What is required → Working from the line that contains "Consulting this image, in" to the final line, transcribe each line exactly. No pictures belong in the copy.

______

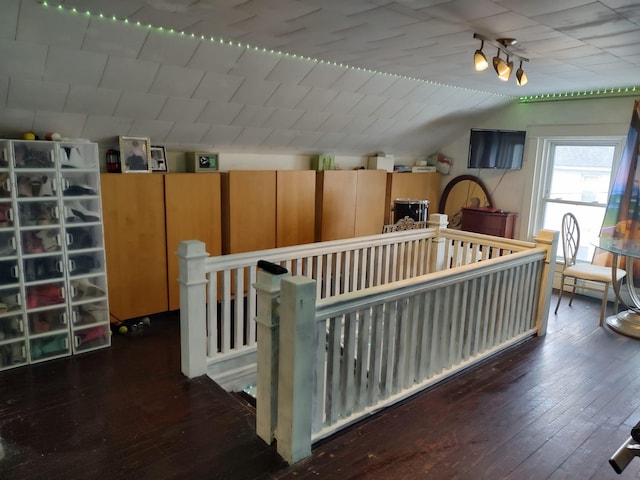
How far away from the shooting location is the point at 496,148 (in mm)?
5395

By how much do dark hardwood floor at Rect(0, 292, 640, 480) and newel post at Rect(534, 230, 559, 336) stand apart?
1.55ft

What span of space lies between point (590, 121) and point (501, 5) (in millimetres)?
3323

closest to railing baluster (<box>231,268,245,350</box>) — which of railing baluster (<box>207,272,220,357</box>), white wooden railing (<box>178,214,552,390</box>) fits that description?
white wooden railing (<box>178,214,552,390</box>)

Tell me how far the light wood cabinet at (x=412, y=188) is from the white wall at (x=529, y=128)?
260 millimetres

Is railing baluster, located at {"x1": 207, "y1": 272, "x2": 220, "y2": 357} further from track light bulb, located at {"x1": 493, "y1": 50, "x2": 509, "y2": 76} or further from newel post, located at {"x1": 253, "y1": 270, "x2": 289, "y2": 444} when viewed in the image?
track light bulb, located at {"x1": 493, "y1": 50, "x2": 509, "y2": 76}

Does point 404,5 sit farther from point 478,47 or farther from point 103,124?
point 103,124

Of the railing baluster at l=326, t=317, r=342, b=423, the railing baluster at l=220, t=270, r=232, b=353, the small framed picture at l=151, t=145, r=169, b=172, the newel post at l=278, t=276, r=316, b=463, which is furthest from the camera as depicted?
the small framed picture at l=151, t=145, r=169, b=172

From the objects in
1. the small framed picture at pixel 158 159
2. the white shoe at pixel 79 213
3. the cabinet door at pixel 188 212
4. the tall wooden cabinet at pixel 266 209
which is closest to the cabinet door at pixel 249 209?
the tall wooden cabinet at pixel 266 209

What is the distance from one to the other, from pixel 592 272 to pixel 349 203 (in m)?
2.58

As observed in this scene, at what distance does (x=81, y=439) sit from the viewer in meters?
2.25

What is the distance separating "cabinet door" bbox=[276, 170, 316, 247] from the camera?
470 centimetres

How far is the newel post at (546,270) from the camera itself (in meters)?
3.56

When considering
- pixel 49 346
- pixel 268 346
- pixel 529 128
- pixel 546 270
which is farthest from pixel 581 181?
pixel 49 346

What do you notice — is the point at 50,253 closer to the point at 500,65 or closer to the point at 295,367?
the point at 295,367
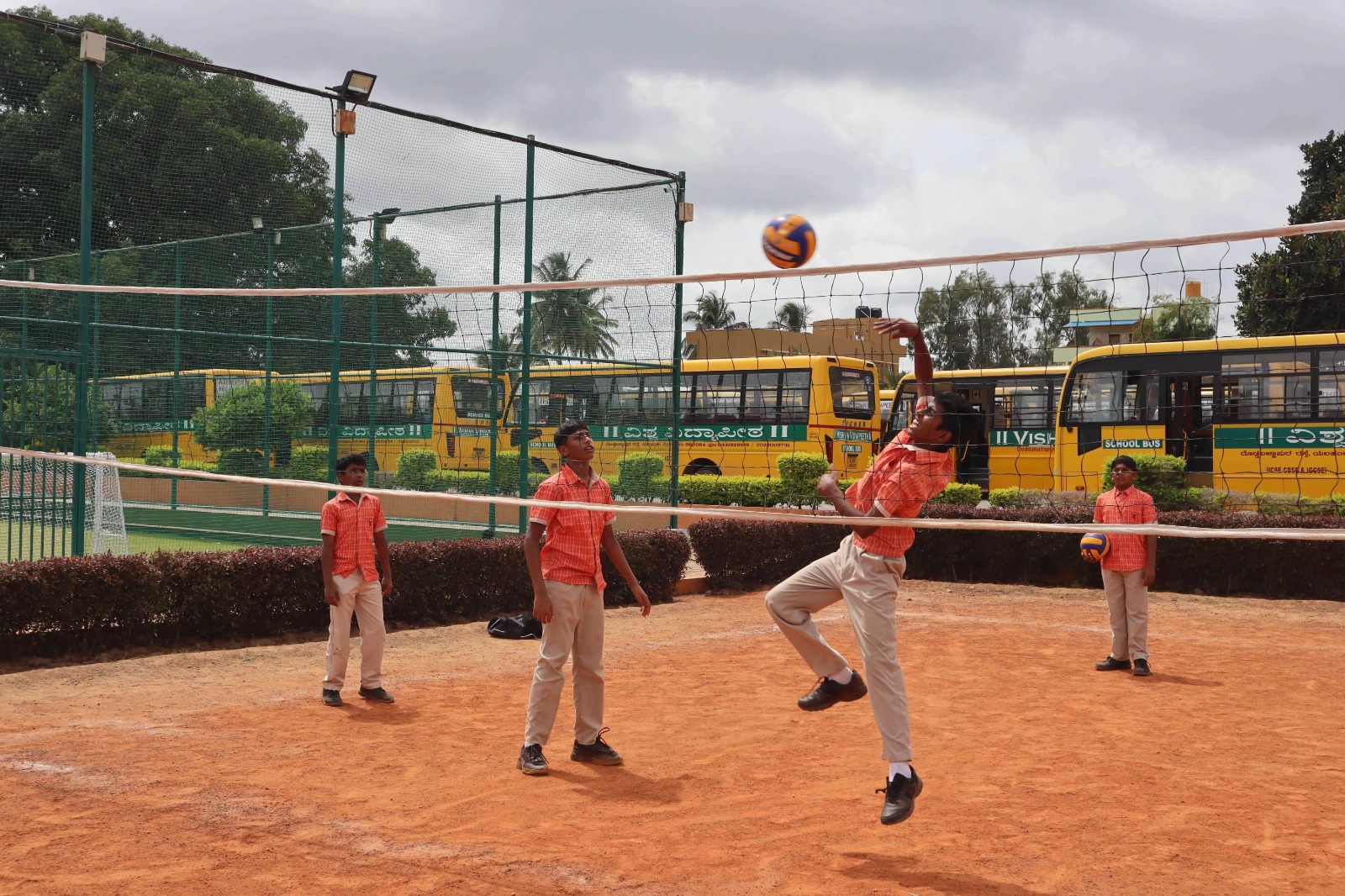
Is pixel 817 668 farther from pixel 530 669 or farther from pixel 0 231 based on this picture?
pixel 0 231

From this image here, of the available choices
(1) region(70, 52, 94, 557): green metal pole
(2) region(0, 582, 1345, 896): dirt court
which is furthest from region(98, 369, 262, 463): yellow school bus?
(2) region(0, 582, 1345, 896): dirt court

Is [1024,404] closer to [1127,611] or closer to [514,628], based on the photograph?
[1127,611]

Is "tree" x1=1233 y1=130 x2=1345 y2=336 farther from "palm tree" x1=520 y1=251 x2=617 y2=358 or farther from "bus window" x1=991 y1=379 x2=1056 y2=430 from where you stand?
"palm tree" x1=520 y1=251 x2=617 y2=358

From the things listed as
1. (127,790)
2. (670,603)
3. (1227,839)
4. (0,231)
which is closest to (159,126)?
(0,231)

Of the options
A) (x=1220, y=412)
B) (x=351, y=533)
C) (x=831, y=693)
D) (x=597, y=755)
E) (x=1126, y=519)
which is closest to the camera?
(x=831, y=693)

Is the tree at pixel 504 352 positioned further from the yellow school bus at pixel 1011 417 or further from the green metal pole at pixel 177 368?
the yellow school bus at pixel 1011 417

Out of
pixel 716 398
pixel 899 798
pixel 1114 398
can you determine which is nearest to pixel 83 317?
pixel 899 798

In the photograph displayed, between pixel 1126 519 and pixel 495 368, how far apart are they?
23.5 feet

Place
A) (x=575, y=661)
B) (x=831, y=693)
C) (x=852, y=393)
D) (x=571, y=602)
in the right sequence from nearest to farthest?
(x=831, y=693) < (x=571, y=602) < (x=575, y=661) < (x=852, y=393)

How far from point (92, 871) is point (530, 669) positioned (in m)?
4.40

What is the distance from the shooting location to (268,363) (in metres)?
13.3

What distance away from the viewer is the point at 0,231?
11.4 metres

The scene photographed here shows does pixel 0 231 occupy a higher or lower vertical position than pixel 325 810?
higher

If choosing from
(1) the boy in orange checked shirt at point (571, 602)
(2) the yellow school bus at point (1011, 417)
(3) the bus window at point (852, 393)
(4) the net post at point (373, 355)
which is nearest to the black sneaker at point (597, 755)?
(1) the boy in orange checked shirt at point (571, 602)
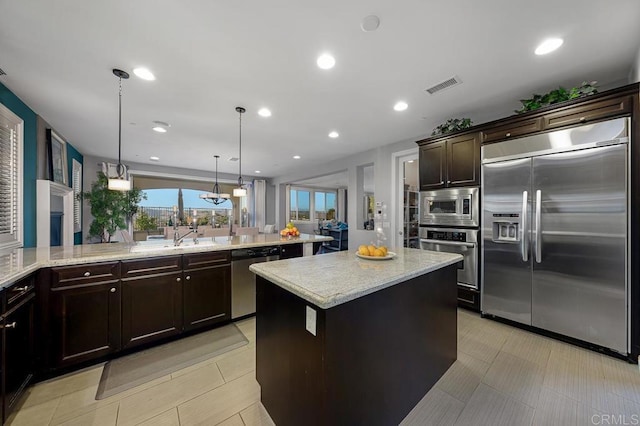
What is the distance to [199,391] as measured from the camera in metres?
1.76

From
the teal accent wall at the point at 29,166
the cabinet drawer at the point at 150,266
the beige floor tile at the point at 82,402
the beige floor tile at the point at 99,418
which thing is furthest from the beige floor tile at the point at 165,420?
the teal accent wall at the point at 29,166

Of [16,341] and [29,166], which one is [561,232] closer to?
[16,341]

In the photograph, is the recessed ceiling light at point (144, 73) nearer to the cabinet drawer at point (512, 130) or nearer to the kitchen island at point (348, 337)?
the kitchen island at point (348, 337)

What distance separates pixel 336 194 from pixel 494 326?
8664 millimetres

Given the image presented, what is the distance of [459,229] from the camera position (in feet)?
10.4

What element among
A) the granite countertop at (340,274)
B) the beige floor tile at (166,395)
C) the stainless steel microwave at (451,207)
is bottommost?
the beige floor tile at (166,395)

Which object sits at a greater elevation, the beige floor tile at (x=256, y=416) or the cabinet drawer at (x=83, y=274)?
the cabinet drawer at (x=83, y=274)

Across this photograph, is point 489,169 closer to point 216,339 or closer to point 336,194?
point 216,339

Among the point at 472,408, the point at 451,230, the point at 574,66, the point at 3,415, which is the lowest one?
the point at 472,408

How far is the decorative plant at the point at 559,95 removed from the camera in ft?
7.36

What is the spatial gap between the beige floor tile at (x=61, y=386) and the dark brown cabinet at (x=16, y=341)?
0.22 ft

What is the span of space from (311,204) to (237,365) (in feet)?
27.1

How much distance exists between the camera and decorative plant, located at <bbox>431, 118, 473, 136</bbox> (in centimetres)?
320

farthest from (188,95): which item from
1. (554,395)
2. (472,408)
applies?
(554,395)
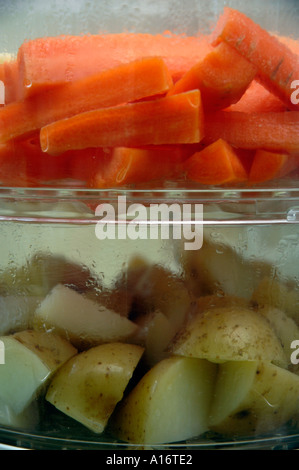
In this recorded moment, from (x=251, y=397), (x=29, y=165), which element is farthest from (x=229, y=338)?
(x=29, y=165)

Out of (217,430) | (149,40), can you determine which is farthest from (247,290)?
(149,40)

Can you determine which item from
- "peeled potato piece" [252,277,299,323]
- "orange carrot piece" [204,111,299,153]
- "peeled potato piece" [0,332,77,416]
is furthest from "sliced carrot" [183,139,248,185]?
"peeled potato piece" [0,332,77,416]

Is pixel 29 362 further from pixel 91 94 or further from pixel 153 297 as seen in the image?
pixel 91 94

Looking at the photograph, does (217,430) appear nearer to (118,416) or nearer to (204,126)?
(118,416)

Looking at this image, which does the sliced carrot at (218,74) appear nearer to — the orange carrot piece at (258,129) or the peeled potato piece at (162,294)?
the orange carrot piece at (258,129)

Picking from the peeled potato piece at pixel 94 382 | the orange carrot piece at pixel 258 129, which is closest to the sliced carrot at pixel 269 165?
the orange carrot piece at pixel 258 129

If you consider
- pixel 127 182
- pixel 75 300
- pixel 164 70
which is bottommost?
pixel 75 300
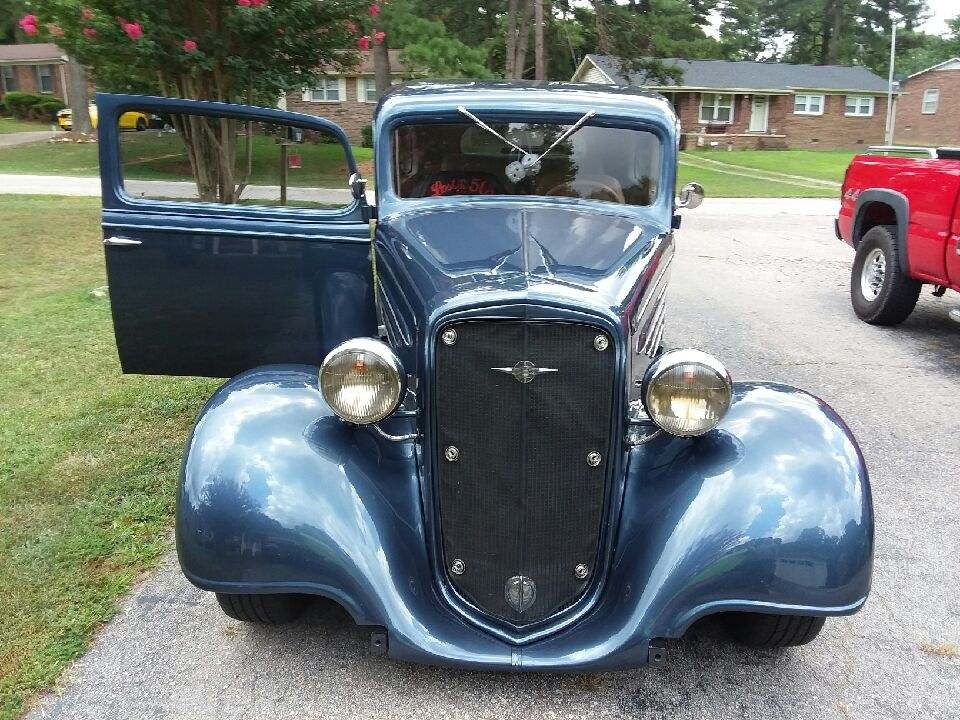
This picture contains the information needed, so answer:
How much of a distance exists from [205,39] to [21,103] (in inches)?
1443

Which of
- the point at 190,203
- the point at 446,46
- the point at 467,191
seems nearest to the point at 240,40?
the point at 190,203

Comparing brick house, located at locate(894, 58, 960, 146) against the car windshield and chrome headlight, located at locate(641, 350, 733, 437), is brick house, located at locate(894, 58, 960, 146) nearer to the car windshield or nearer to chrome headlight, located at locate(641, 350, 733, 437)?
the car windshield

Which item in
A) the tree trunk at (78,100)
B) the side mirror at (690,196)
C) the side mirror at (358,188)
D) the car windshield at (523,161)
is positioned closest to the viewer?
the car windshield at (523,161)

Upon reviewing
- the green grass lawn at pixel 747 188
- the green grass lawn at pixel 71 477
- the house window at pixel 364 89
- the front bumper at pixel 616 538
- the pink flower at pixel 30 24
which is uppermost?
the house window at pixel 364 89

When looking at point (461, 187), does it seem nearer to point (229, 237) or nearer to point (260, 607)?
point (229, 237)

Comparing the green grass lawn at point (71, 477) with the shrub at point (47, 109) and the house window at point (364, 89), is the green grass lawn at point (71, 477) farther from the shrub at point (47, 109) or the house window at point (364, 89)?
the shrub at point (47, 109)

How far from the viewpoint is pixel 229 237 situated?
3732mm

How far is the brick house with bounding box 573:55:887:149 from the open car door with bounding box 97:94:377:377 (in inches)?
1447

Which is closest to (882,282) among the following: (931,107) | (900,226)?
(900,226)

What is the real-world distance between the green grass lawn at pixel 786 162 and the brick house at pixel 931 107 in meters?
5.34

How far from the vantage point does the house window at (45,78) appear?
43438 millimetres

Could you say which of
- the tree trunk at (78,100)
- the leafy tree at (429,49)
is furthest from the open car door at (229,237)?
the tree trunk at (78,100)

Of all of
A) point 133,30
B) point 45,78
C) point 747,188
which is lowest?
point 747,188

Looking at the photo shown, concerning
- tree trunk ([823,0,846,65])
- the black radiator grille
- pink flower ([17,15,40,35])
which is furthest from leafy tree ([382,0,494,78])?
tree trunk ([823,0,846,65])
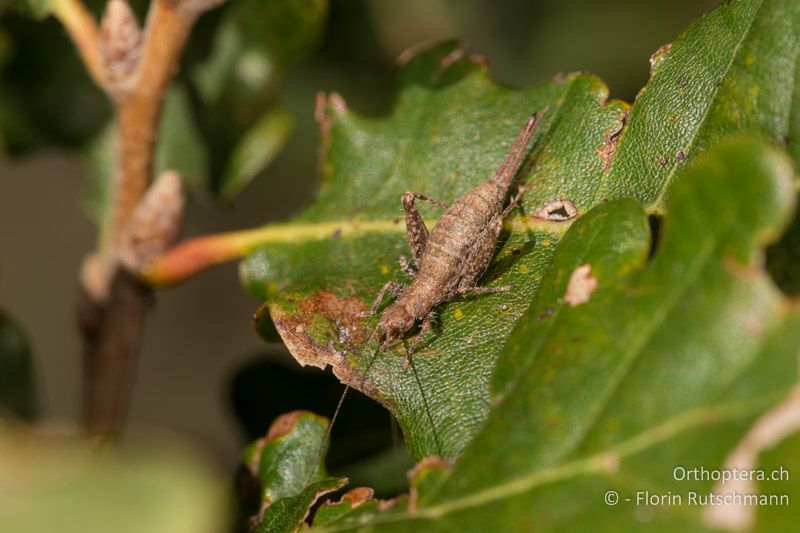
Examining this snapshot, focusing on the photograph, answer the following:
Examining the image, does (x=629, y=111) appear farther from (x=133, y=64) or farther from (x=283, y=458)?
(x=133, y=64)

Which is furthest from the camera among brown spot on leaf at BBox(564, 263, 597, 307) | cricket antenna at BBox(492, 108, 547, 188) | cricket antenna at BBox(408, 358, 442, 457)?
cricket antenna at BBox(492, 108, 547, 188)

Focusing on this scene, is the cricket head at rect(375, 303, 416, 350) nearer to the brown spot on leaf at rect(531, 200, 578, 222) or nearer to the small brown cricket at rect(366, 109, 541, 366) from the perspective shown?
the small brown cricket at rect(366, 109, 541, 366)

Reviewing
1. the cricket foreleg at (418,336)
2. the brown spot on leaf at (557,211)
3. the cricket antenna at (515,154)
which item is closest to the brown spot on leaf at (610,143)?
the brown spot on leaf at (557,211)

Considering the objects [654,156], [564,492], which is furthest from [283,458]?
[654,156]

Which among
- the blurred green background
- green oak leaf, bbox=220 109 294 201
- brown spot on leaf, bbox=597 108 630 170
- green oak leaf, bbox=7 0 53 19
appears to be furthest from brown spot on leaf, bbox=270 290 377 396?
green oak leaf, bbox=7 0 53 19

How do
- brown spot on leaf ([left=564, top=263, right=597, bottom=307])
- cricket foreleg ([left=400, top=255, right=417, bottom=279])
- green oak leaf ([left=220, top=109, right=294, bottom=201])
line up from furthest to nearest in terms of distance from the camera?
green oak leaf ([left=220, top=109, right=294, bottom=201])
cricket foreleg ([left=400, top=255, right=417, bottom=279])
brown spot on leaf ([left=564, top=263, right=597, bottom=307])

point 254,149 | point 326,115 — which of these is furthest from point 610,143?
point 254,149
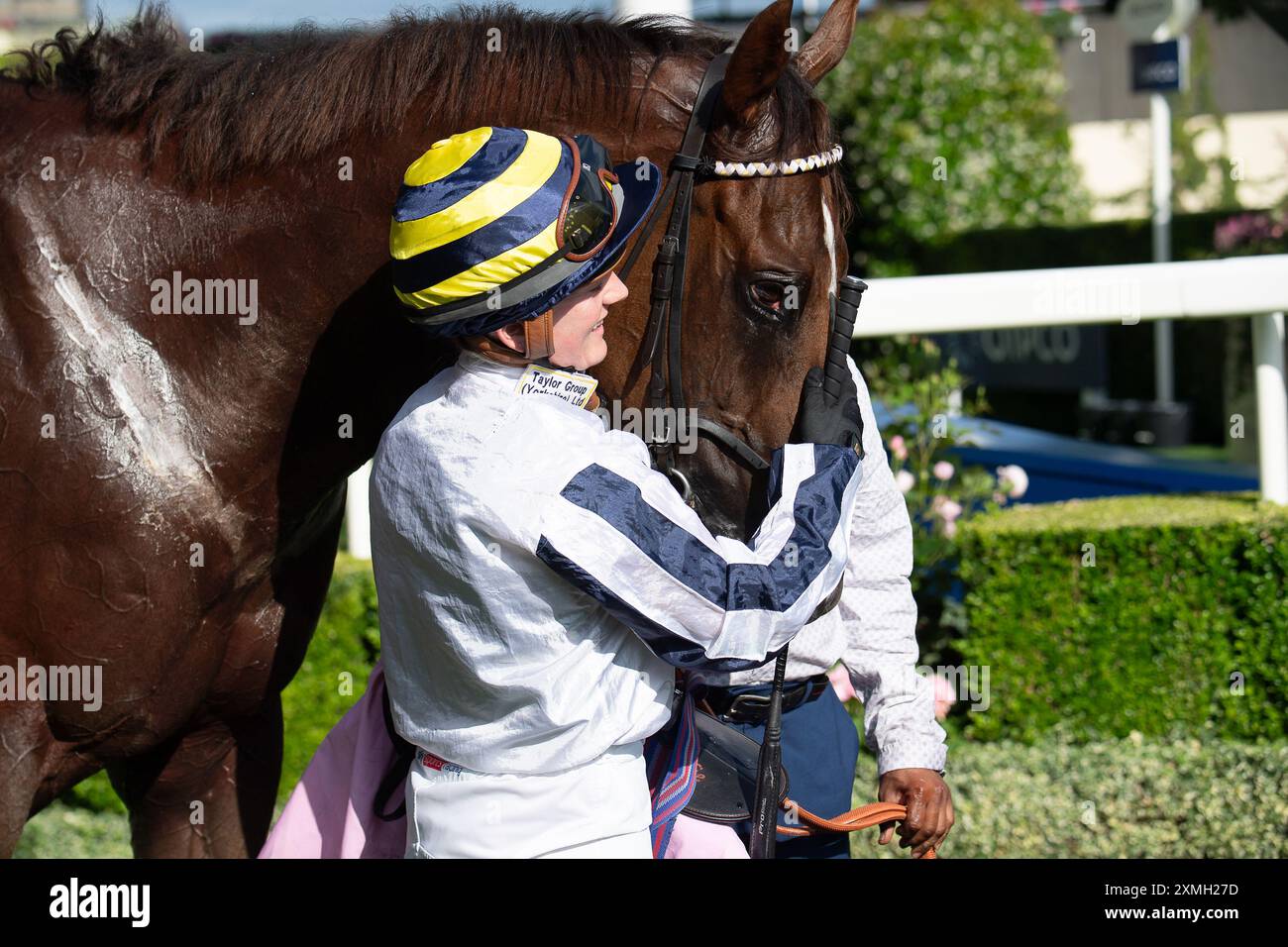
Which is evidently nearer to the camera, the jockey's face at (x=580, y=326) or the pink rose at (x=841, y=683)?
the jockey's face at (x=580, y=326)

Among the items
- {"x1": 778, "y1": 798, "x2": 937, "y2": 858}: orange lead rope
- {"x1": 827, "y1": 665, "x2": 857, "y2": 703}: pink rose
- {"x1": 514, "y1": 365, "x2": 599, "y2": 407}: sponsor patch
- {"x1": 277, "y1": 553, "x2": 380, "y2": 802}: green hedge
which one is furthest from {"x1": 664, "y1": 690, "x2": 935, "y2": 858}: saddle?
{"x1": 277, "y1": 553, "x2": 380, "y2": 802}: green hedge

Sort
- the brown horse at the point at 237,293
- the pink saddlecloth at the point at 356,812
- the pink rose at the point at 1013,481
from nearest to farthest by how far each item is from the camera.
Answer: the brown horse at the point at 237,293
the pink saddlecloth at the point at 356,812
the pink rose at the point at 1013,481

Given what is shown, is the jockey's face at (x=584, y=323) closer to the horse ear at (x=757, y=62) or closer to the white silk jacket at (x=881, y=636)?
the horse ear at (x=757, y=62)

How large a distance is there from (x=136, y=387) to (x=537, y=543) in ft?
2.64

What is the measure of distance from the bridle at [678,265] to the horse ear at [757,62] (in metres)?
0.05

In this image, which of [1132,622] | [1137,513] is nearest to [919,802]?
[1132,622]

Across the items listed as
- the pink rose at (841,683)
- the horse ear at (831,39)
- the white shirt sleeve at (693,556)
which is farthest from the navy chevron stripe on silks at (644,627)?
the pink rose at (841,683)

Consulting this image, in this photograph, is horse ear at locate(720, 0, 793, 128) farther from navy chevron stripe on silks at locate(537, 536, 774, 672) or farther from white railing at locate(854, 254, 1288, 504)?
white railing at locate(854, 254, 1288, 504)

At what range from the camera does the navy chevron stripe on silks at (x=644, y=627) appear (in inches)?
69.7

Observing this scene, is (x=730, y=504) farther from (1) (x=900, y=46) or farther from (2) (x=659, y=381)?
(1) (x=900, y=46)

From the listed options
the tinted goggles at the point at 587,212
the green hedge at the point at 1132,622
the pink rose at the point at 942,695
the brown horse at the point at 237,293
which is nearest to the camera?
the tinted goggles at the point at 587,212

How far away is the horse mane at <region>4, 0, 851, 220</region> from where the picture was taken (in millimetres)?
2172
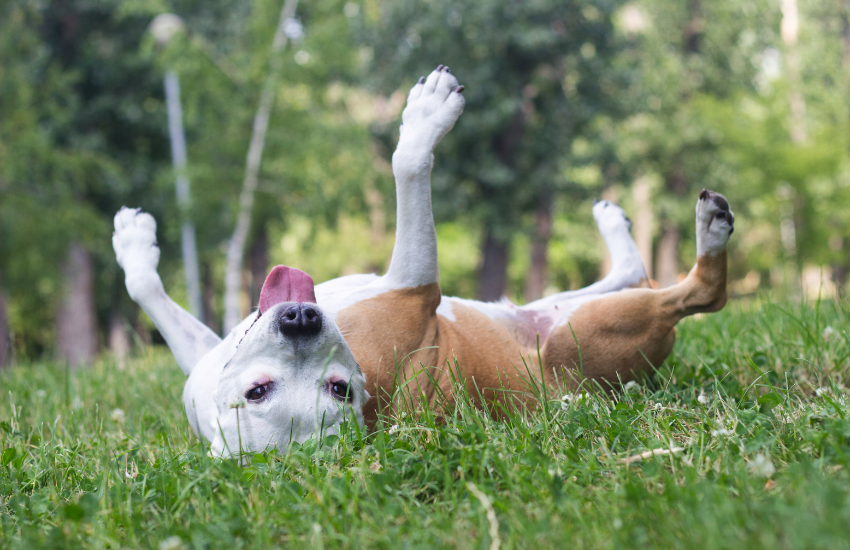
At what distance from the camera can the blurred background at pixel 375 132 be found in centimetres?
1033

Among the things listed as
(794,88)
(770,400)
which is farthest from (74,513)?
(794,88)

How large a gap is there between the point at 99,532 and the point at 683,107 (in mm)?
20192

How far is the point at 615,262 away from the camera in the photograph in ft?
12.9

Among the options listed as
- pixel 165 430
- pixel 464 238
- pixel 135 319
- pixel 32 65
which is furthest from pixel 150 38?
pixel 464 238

______

Exercise output →
Consulting this image, in this photograph, is horse ear at locate(720, 0, 793, 128) farther from navy chevron stripe on silks at locate(537, 536, 774, 672) or farther from white railing at locate(854, 254, 1288, 504)?
white railing at locate(854, 254, 1288, 504)

At what range from the camera does the navy chevron stripe on silks at (x=644, y=627) appear (in inches)?
69.7

Observing this scene, is (x=730, y=504) farther from (1) (x=900, y=46) or farther from (2) (x=659, y=381)?
(1) (x=900, y=46)

From the listed options
the tinted goggles at the point at 587,212
the green hedge at the point at 1132,622
the pink rose at the point at 942,695
the brown horse at the point at 237,293
which is nearest to the camera?
the tinted goggles at the point at 587,212

How far away is the horse mane at <region>4, 0, 851, 220</region> from where the picture was taken (in millimetres)?
2172
At what distance from the camera can the blurred background at pixel 375 132 be found in centimetres?
1033

Among the things listed as
(794,88)
(770,400)
which is farthest from (74,513)?
(794,88)

How large a gap is there between the point at 99,532 and the point at 683,107 (in mm)?
20192

How far is the point at 615,262 away from the camera in the photograph in ft?
12.9

Among the options listed as
- pixel 165 430
- pixel 464 238
- pixel 135 319
- pixel 32 65
which is furthest from pixel 150 38?
pixel 464 238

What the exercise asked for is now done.